O condenado, de 60 anos, agricultor e gerente de uma empresa agrícola, foi considerado culpado de 25 crimes de maus-tratos e maus-tratos agravados, sendo os casos de maus-tratos agravados relativos a animais que morreram. Além da pensa suspensa, o agricultor terá de pagar 2,500 euros à associação de proteção de animais que acolheu os 17 cães apreendidos e a proibição de o indivíduo voltar a ter animais de companhia por cinco anos.

É um quadro recorrente, devido ao desconhecimento e à falta de sensibilidade.

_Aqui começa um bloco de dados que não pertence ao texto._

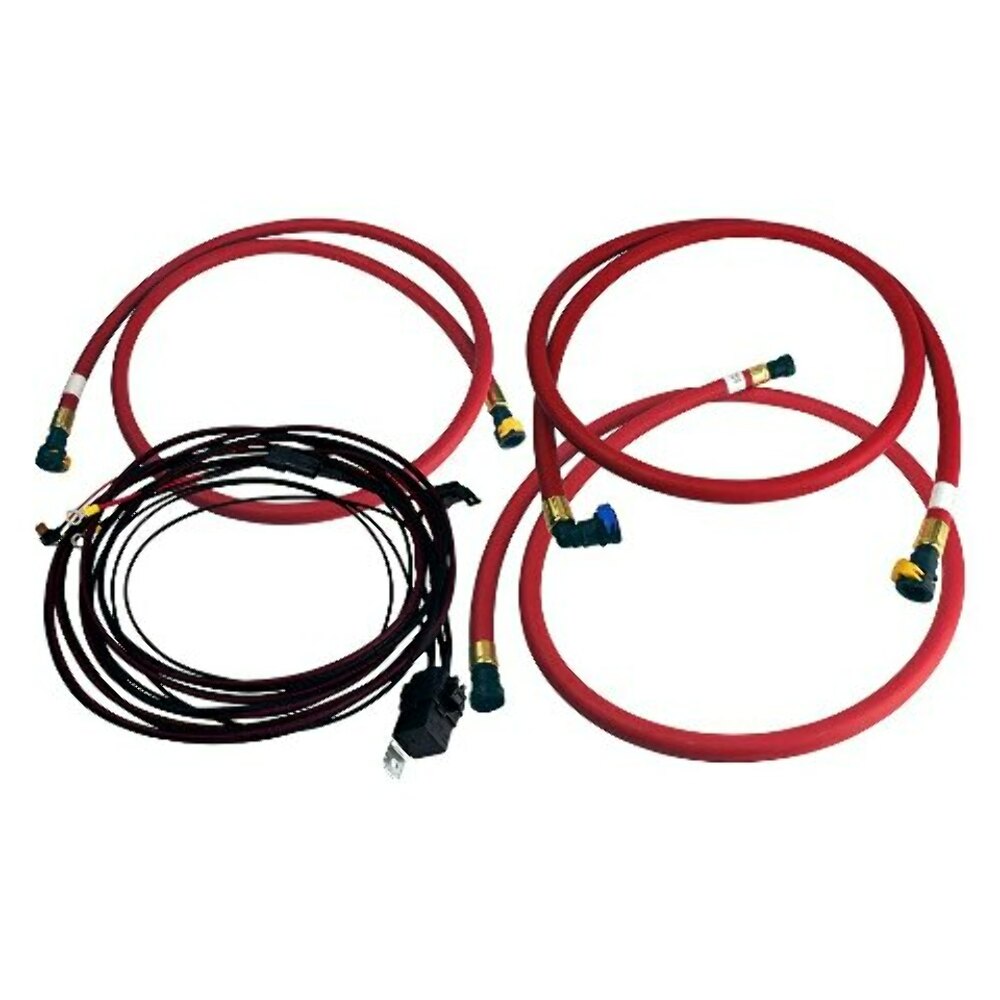 Aeromotive 11804 Diesel Hose & Wiring Kit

Anabela Moreira Médica-veterinária

Os animais não eram alimentados corretamente, não tinham água limpa e em quantidade adequada e os mantinha em más condições, muitos deles acorrentados. Além disso, todos estavam infetados com parasitas externos e internos, não tinham acesso a veterinários, e viviam no meio dos próprios dejetos.

 

A suspensão da pena, por parte da juíza, deveu-se ao indivíduo não ter registo de crimes da mesma natureza.

A médica-veterinária Anabela Moreira, da Faculdade de Medicina veterinária da Universidade de Lisboa, responsável pela inspeção dos cães deste processo, disse que o cenário é relativamente comum de muitas pessoas que têm cães a seu cargo.

Estes casos de animais em Setúbal com condenações pesadas (este é o segundo) têm a ver que o Ministério Público, nesta comarca, tem uma equipa especializada nesta área criminal. Também uma dedicação especial da GNR tem ajudado. O Comando Territorial de Setúbal criou o Programa de Apoio e Recuperação Animal e tem sido este trabalho de articulação das diversas entidades que tem permitido a que o distrito de Setúbal tenha resultados muito acima da média nacional relativamente à proteção animal.

 

Desde que a lei sobre maus-tratos animais começou em 2014, até agora, teve 485 participações contra animais de companhia, foram apreendidos 485 animais, foram constitúidos 221 arguidos e detidas 4 pessoas, só em Setúbal.